Now, we’re not impugning the integrity of the Quill judges. It may be that the PR types are perfectly capable of putting aside their hopelessly conflicted day jobs. It’s the perception that counts, and the perception is that if the Quills want to grow as a recognised arbiter of media excellence, they’ve got to lose their PR baggage.
Journalism awards should be characterised by independence and transparency. Let’s disclose the criteria for selecting judges. They should be chosen from a broad cross-section of the community, not a narrow section of the PR community.
So what are we going to do about it? For starters, Crikey plans to nominate for the press club committee. We’ve done some PR spinning in our time, so surely they’ll welcome us with open arms. Let’s give this thing a shake up from within.
Crikey, meanwhile, has awarded its own prizes for the night.
Dancing Queen:
A tie between ABC bella Giulia Baggio and Channel Ten “10” Mignon Henne.
Karaoke King:
Michael Harvey – never have the Bee Gees sounded so good.
Fight of the Night:
Lamentably, only one flare up. Channel Nine’s deputy news director Michael Venus pushed a well lubricated Seven news director Rob Olney after a bit of a verbal warm up.
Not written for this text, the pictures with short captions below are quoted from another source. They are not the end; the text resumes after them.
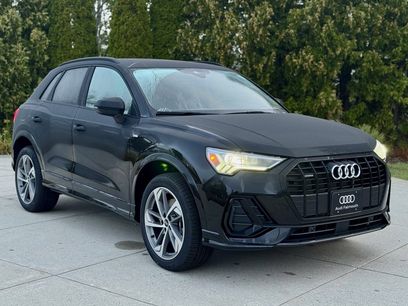 New 2025 Audi Q3 2.0T Premium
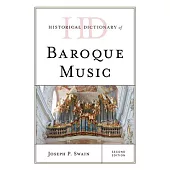 Historical Dictionary of Baroque Music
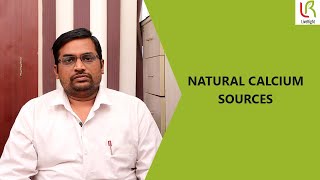 Natural calcium sources | AYURVEDA | CHIROPRACTIC | Dr. Jayakar | LiveRight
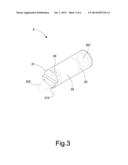 PROTRUDING TONGUE AND SOUNDING STRUCTURE OF PUPPET diagram and image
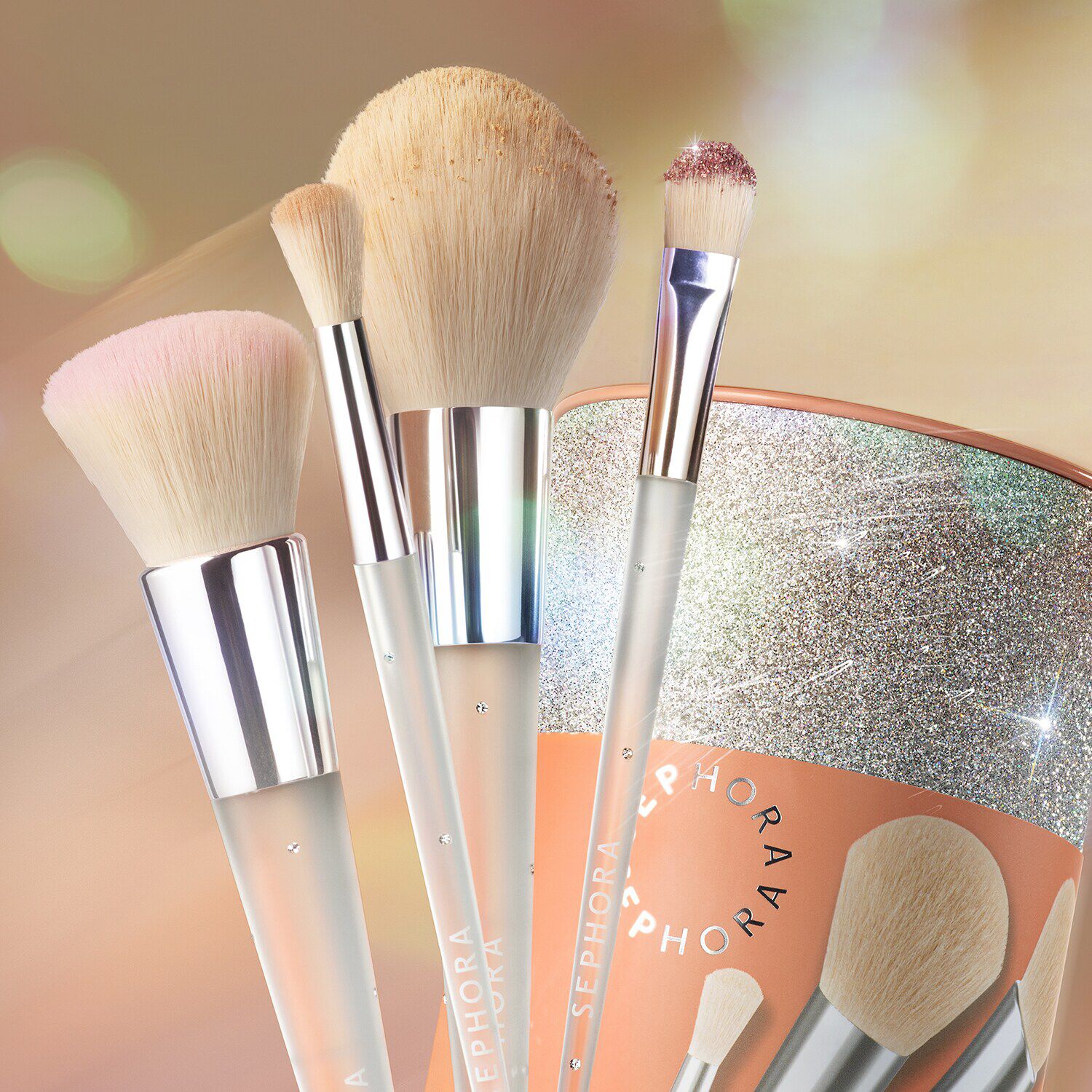 Brochas para sales maquillaje sephora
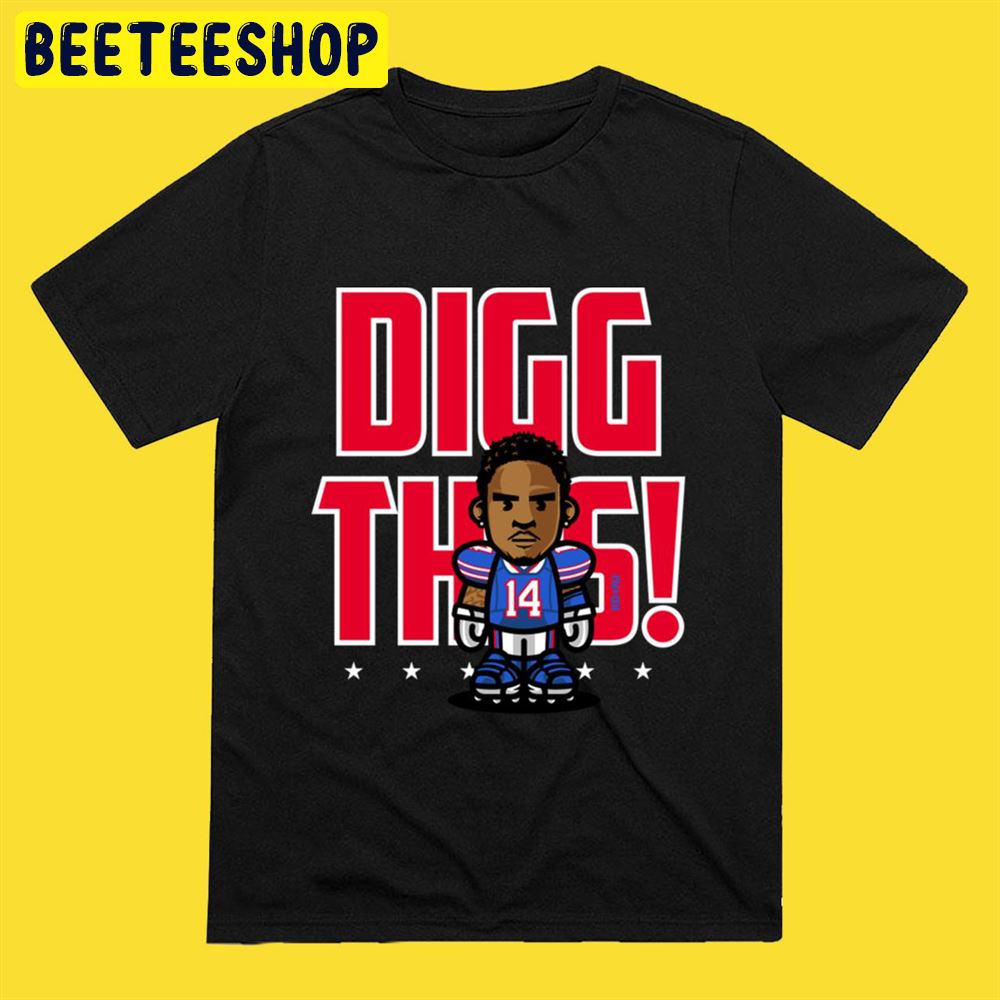 Stefon Digg This Unisex T-Shirt Stefon Digg This Unisex T-Shirt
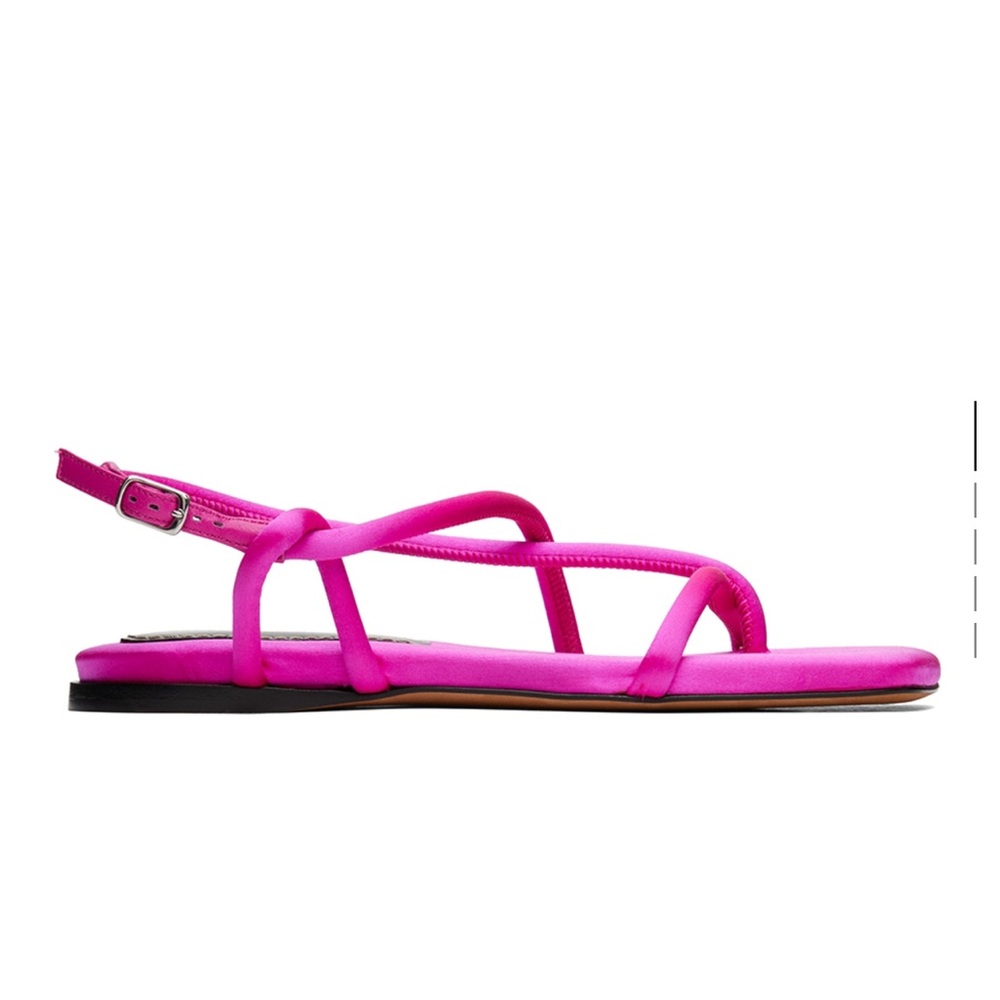 Pink sandals - Picture 8 of 12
Embarrassed silence of the Night:
The air was cool when Neil Mitchell collected another prize and cheque from the club he chairs.
Speech of the Night:
John Fitzgerald. A groovy 70s flashback. He deserves a cameo in the next Austin Powers movie.
Presenter of the Night:
Terri Bracks. Turned MC Ian Henderson into quivering putty just by stroking his trim new haircut.